I port forwarded 80 and 443 to the IP of my server behind my router. To my knowledge my internet provider does not block 80 or 443, in fact I switched from my old provider because they did block 80 and 443. However I’m still getting this failed challenge error. I have a feeling it might be due the Ubuntu level firewall which is UFW at the moment but I’m not sure what rule exactly I would need to add in there. Any tips?
To Action From
-- ------ ----
22 ALLOW IN Anywhere
80/tcp ALLOW IN Anywhere
64738 ALLOW IN Anywhere
137,138/udp (Samba) ALLOW IN Anywhere
139,445/tcp (Samba) ALLOW IN Anywhere
2999:3001/tcp ALLOW IN Anywhere
22 (v6) ALLOW IN Anywhere (v6)
80/tcp (v6) ALLOW IN Anywhere (v6)
64738 (v6) ALLOW IN Anywhere (v6)
137,138/udp (Samba (v6)) ALLOW IN Anywhere (v6)
139,445/tcp (Samba (v6)) ALLOW IN Anywhere (v6)
2999:3001/tcp (v6) ALLOW IN Anywhere (v6)
P.S. That is if you are using TLS-SNI verification. For HTTP verification you would only need port 80 open and for DNS verification you would not need open ports at all (but you would have to be able to add TXT record in your DNS).
Hrm, I’m still getting the same error message. Do I need to enable SSL and such in my .conf file? Maybe I am mistaken in believing that letsencrypt would do that for me?
Nope, that's correct. The apache plugin should enable SSL in your configuration.
I would recommend verifying basic connectivity to port 443 anyway, you can listen on port 443 with something like nc -k -l localhost 443 and then try to telnet to your WAN IP from a VPS or some other external host.

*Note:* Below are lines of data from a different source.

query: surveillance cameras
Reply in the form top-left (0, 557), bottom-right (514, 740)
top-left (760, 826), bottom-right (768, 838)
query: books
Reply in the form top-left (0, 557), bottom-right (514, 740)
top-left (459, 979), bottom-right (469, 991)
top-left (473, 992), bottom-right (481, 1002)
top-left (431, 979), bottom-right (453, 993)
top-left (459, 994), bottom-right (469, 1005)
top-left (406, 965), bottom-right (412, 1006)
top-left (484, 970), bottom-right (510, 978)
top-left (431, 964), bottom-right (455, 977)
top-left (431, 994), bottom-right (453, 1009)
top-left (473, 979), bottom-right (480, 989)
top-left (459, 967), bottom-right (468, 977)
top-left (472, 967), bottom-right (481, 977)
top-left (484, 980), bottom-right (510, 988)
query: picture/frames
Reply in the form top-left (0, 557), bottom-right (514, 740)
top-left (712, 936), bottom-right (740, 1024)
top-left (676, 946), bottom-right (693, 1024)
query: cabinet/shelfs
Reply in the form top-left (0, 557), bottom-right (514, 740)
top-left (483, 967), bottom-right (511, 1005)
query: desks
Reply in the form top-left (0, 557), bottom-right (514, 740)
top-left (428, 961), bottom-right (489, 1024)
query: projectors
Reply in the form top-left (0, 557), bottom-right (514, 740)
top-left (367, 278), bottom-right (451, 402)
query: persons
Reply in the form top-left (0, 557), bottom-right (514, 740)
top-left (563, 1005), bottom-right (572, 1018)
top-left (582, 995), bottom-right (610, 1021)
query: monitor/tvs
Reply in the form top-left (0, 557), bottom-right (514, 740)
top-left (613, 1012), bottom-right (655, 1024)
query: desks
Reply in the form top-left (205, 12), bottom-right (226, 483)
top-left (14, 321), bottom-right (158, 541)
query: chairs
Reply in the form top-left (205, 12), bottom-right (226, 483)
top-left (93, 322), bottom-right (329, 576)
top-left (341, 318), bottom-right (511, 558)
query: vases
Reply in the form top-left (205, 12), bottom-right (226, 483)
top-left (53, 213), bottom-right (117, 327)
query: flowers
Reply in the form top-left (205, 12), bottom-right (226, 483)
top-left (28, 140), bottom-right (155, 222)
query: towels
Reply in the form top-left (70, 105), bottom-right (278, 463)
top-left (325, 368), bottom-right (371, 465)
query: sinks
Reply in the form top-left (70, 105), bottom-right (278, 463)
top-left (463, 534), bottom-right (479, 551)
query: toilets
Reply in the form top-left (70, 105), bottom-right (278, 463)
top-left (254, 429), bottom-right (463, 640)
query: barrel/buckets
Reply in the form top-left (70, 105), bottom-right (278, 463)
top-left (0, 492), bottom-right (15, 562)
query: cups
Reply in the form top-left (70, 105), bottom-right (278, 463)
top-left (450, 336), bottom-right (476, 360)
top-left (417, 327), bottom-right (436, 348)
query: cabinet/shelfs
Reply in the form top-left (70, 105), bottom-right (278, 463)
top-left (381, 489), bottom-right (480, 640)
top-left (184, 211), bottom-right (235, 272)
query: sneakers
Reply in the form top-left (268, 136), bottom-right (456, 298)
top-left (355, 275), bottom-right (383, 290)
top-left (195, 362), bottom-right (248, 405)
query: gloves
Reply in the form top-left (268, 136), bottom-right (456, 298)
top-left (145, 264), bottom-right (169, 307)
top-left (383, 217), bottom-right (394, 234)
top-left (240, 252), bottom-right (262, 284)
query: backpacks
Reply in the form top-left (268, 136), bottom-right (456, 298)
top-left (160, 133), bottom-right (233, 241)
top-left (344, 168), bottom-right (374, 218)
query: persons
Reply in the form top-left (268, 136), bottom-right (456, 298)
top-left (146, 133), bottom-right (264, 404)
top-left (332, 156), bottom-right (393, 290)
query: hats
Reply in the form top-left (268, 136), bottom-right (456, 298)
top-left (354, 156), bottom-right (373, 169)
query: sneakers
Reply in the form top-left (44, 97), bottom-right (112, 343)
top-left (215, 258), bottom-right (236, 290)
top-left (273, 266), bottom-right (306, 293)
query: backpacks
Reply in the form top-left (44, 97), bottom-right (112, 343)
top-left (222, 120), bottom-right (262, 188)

To rule out issues with the apache plugin, you could try using letsencrypt certonly --standalone -d example.com, which would spawn a temporary web server on port 443. If that succeeds, it's likely an issue with your apache configuration or a bug in the apache plugin. If it doesn't work, a network issue is more likely.